What you are asked to do
Those lines of the data that hold the word "frame" are to be copied out.

▬▬▬

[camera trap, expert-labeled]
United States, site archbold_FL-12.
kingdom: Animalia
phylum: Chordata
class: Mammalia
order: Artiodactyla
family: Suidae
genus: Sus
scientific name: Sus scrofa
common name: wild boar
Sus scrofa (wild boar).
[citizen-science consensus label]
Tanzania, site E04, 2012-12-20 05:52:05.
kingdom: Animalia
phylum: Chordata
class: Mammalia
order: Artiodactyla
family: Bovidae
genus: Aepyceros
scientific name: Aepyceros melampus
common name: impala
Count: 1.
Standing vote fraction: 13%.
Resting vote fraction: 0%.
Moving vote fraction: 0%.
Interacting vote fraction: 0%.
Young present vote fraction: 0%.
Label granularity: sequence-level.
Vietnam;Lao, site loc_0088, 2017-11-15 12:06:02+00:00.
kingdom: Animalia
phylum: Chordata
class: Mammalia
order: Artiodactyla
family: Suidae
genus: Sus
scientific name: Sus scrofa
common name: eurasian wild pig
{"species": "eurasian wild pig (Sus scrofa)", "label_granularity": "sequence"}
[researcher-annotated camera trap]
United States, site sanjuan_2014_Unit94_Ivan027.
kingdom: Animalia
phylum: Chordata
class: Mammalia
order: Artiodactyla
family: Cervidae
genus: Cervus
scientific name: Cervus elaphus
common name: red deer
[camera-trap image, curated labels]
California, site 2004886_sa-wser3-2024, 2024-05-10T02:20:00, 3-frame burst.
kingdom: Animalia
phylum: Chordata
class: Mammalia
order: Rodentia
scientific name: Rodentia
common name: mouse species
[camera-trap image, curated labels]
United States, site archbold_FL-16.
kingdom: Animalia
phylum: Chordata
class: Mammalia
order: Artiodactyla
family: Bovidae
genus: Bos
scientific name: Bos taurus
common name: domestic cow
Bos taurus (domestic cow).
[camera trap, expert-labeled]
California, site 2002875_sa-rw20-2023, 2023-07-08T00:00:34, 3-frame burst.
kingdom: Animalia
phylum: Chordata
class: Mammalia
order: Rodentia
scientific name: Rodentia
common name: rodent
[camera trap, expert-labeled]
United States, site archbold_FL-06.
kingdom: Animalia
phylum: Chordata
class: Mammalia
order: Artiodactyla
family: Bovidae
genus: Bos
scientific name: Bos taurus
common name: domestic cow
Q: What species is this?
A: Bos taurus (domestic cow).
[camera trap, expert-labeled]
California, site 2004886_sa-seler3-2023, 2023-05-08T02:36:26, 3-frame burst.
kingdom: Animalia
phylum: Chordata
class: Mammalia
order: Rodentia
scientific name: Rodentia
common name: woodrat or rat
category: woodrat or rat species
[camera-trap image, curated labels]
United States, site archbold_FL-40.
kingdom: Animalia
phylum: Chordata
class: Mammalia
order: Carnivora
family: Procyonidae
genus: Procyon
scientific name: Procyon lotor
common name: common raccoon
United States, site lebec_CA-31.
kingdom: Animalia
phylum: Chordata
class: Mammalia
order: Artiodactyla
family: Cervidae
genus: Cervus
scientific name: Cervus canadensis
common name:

▬▬▬

Answer box
California, site 2004886_sa-wser3-2024, 2024-05-10T02:20:00, 3-frame burst.
California, site 2002875_sa-rw20-2023, 2023-07-08T00:00:34, 3-frame burst.
California, site 2004886_sa-seler3-2023, 2023-05-08T02:36:26, 3-frame burst.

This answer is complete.